Actually, IIRC the idea of women not having (much of a) sexual appetite is of relatively recent origin--as in, didn't get going until sometime post-Renaissance, and didn't reach its full flowering until the Victorian era. Anyone who knows more about this, please feel free to clarify or shoot me down as needed, but from what I've read, the rationale behind keeping women oppressed changed over time. In the Middle Ages, it was "Women are corrupt and sexually insatiable, therefore guard them well so you can be sure your heirs are yours." By the 19th century, it had become, "Women are pure and good, the angels of the home, but are weaker physically and mentally, so we protect them for their own good." Of course, I'm both paraphrasing and generalizing quite broadly here.


Scrappyat work - May 11, 2003 11:48:24 am PDT #4630 of 9843

Either way, women get the shaft. And not in the good way, either.


Typo Boy - May 11, 2003 2:14:20 pm PDT #4631 of 9843
Calli: My people have a saying. A man who trusts can never be betrayed, only mistaken.Avon: Life expectancy among your people must be extremely short.

...I mean as far as I'm concerned people who treat Romeo and Juliet as a great big heterosexual love story are doing a greater violence to the text than any slasher ever could, so have at it.

Angus - can you exand on this please? I thought it was a hetrosexual love story - though not neccesarily one favorable to love. Part of the Elisibethan morality was that you married as a business deal, and took lovers on the side for sex (except for the lower who classes who married as a business deal that included sex; i.e. lower classes probably wouldn't have a great many chances for lovers on the side - so you were supposed to marry someone you were sexually compatible with.) Love, especially love that ignored the business side of marriage was a madness and a tragedy. Of course R&J has additional layers of irony - because if the M's and C's had not been so busy pursing their crazy feud, they would have seen a Romeo/Juliet marriage as a good business deal, and a chance to end the really insane war.

I thought the pseudo hip-hop/rock Romeo and Juliet that was tried a few years ago actually had a good concept. It was unfortunately executed like crap and with poor direction , and (IMO) a really bad choice of cast - but I think the idea was a good one - not just the rival families as American Gangs (after all that goes back to West Side Story) but the idea of this as a small madness within a large madness; I really think that was faithful to the orginal.


Fay - May 11, 2003 2:26:25 pm PDT #4632 of 9843
"Fuck Western ideologically-motivated gender identification!" Sulu gasped, and came.

Yes, I pretty much thought it was a heterosexual love story too. t /naive

I also liked Lurman's R&J. And I thought the cast was good. Although I was sorry the Nurse's best lines got cut.

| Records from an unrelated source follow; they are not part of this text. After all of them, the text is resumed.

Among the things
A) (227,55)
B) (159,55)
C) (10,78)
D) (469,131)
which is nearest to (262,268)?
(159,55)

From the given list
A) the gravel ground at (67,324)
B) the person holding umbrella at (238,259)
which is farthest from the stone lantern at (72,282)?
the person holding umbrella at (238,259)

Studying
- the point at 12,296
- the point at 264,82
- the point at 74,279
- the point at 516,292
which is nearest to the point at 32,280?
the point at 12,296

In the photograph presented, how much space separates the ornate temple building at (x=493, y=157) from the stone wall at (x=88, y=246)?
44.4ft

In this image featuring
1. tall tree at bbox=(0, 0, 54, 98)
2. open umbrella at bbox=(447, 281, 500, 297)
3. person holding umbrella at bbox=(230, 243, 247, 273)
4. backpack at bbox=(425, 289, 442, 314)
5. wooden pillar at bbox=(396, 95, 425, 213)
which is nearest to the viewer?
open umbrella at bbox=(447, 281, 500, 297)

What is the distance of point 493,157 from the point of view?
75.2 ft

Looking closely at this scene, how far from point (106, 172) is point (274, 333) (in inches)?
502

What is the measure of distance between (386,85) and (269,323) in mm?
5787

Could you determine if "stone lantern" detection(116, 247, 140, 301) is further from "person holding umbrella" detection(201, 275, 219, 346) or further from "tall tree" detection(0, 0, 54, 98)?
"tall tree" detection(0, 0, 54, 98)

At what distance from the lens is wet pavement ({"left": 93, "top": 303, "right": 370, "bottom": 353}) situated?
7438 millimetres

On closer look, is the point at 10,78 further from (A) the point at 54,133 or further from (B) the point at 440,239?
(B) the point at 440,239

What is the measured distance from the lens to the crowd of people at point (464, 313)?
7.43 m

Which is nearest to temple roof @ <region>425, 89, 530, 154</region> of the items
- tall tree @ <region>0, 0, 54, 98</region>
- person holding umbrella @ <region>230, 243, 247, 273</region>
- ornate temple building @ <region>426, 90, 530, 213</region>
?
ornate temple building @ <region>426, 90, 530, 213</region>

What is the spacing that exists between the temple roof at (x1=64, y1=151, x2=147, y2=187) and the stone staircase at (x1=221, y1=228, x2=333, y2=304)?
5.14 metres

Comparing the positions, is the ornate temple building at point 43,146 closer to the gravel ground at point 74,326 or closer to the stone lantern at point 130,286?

meara - May 11, 2003 2:38:40 pm PDT #4633 of 9843

Oh, I just assumed he meant it was a fucked up and crazy "love" story! Not that the het-ness was in question. Angus?


Julie - May 11, 2003 3:13:47 pm PDT #4634 of 9843

I heart this thread..

Everything from Buffy to Shakespeare via Jondalar and chinois and aging necrophilic dwarves and inisipip posh twits and chocolate bikkies, then back again.

The Buffistas World's contracted thus.

t /board love. Must go monday.


Fay - May 11, 2003 3:17:43 pm PDT #4635 of 9843
"Fuck Western ideologically-motivated gender identification!" Sulu gasped, and came.

There were aging necrophiliac dwarves? How did I miss this?


Betsy HP - May 11, 2003 3:49:53 pm PDT #4636 of 9843
If I only had a brain...

In my opinion, R&J is more about "Look what a pair of nitwits they are!" (a la Anthony and Cleopatra) than about Twoooo Wuuuuuv. Painfully young (even by Elizabethan terms) idiots are carried away by forces they ought to resist.

Your Shakespeare May Vary.

Having finished watching the Manor/Edwardian House, I have to say that future generations, when asking "What's a git, daddy?" will be directed to videos of "Sir" John Oliff-Cooper.


§ ita § - May 11, 2003 3:54:44 pm PDT #4637 of 9843
Well not canonically, no, but this is transformative fiction.

I'm just starting watching "Manor House", so one episode in I'm mostly reeling at the missing scullery maid. I can't wait until the next ep.